5. Gorgi Coghlan Asks If Tantrums Are Understandable
“Would you understand if current “gay” tennis players refused to play at Margaret Court Arena?”
Urghhh. Of all the dumb questions… This show has never been credibly accused of intelligent journalism.
If a “professional” tennis player refused to play tennis at a specific arena because it was named after someone who disagreed with a proposed change in legislation and concurrently repeated over and over their high regard for all people’s dignity and worth, that would not be a professional tennis player.
That would be a child masquerading as a grown up, a person who had never grown up. That would be a snowflake, the kind who gets hysterical and behaves irrationally when the candidate or cause they voted for loses. That would be someone pouting and stomping their feet while they take their racket and ball and go home to cry themselves to sleep because somebody disagreed with them.
And it was an appallingly childish question. No reasonable person would “understand” such ridiculous behaviour.
Margaret Court responded well.
Our Prime Minister rose above the insipid bullying of one of our living legends, still audaciously fighting for Australia not on the court but in the culture war, and concluded the conversation by being quoted as saying earlier in the day.
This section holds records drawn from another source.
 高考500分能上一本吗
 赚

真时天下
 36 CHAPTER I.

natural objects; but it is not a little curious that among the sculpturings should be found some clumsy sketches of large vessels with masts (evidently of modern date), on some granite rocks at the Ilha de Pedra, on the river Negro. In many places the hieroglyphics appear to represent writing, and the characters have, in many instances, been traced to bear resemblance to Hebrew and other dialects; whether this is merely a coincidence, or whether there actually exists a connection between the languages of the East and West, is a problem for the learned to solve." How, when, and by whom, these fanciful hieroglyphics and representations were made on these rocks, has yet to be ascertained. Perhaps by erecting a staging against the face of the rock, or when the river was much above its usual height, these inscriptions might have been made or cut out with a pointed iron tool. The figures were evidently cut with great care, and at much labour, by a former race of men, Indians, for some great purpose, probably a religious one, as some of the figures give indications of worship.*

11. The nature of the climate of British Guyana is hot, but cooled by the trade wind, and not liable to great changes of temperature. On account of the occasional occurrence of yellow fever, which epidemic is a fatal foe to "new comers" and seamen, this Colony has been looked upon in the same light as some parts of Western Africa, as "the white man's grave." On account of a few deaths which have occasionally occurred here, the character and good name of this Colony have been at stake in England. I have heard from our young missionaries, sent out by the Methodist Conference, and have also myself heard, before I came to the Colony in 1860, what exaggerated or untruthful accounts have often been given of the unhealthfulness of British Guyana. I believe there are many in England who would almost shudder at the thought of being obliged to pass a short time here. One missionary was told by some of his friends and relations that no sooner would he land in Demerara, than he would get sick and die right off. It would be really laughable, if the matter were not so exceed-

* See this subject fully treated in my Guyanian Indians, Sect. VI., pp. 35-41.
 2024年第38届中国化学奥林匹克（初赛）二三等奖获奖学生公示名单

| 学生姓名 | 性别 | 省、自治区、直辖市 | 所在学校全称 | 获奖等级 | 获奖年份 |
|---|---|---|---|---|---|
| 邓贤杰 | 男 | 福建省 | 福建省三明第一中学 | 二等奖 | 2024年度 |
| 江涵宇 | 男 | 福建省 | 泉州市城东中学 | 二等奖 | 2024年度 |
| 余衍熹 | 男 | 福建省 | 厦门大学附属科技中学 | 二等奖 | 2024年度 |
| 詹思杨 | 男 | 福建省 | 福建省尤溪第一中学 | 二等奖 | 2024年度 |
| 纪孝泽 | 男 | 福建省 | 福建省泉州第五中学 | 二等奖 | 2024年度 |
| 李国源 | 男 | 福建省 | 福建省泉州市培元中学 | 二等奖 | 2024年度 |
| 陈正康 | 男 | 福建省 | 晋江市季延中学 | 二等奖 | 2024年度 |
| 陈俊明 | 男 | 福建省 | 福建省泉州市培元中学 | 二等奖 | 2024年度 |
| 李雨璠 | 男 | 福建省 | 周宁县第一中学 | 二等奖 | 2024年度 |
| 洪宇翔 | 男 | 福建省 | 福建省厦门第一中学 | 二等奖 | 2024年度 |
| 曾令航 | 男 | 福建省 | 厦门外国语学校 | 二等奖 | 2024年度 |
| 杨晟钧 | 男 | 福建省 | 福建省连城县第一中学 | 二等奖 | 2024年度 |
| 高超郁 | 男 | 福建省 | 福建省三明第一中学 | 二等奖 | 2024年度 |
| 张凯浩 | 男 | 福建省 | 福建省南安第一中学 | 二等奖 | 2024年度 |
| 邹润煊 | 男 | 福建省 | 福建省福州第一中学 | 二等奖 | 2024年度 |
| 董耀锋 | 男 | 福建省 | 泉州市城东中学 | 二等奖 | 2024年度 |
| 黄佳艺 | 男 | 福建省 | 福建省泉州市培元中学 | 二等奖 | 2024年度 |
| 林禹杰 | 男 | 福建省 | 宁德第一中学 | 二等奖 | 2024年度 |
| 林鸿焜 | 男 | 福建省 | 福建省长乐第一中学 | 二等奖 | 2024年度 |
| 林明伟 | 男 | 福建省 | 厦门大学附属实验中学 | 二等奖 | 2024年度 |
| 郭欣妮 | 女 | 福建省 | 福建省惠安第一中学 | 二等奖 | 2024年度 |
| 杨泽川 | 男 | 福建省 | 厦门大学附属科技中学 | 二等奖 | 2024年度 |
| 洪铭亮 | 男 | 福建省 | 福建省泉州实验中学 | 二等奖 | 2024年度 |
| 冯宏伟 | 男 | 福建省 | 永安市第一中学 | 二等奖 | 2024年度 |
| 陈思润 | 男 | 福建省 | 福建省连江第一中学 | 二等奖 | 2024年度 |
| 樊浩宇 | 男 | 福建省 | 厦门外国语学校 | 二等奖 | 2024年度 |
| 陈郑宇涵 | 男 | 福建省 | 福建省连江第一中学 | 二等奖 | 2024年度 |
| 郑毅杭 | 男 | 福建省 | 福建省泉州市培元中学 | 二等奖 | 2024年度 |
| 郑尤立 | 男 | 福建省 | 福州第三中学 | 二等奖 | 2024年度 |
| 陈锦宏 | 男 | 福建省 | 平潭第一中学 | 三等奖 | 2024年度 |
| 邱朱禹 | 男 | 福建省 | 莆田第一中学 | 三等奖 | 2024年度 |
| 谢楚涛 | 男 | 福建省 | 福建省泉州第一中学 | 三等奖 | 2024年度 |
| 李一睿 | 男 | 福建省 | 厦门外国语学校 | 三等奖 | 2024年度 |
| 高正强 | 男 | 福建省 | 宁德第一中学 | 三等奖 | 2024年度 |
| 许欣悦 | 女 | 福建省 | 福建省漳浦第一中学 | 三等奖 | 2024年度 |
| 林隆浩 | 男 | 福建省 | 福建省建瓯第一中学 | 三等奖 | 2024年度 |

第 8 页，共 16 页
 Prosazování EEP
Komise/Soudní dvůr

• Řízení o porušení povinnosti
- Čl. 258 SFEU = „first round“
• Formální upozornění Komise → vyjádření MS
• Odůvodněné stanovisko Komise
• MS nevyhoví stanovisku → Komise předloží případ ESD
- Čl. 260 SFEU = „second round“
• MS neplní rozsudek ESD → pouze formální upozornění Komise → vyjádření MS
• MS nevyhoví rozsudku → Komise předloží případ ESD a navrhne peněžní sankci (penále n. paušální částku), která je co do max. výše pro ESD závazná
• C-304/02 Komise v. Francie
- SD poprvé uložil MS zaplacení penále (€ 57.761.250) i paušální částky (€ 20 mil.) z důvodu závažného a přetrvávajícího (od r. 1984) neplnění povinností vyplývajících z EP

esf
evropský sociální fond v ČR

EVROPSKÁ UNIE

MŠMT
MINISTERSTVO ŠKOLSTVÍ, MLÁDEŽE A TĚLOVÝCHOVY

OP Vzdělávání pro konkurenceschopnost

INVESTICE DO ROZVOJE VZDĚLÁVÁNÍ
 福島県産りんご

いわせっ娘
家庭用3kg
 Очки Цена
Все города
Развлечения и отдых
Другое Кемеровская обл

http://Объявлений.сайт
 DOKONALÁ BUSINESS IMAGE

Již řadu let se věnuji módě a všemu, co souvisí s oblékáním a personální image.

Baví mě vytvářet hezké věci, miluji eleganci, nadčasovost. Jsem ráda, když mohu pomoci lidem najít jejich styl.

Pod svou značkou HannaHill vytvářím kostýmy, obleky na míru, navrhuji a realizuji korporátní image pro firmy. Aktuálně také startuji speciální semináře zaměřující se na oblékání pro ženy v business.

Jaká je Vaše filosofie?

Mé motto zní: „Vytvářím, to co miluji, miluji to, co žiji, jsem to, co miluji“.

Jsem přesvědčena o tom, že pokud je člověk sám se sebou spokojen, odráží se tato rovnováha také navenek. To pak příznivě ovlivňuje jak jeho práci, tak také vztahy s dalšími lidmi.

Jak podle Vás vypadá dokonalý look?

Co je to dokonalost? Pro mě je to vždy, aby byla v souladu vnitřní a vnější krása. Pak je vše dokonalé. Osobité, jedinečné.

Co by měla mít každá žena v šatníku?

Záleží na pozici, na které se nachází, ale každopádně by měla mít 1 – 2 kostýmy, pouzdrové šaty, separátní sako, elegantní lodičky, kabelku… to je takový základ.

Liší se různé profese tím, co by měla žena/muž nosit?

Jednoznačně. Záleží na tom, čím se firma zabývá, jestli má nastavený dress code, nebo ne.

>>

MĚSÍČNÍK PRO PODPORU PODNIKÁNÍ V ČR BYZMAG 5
“I think it’s very sad that they’re bringing my tennis into it. This is why I say it’s become bullying from the homosexual “gay” side of people. They’re now bullying us that we have to think like them. And I have my rights to say that I love them; I’ve got nothing against them. I’ve got nothing against any people of any kind.
I’m just saying that marriage is between a man and a woman. It’s a covenant in God’s eyes, and it’s a covenant which is very, very precious.”
“Whatever people may think of Margaret Court’s views about gay marriage – and she is entitled to have them and she is entitled to fly on whatever airline she likes or not – but she is one of the all time greats and the Margaret Court Arena celebrates Margaret Court the tennis player,” the Prime Minister said.
“She is one of the greatest of greats of tennis and that’s why the arena is named after her.”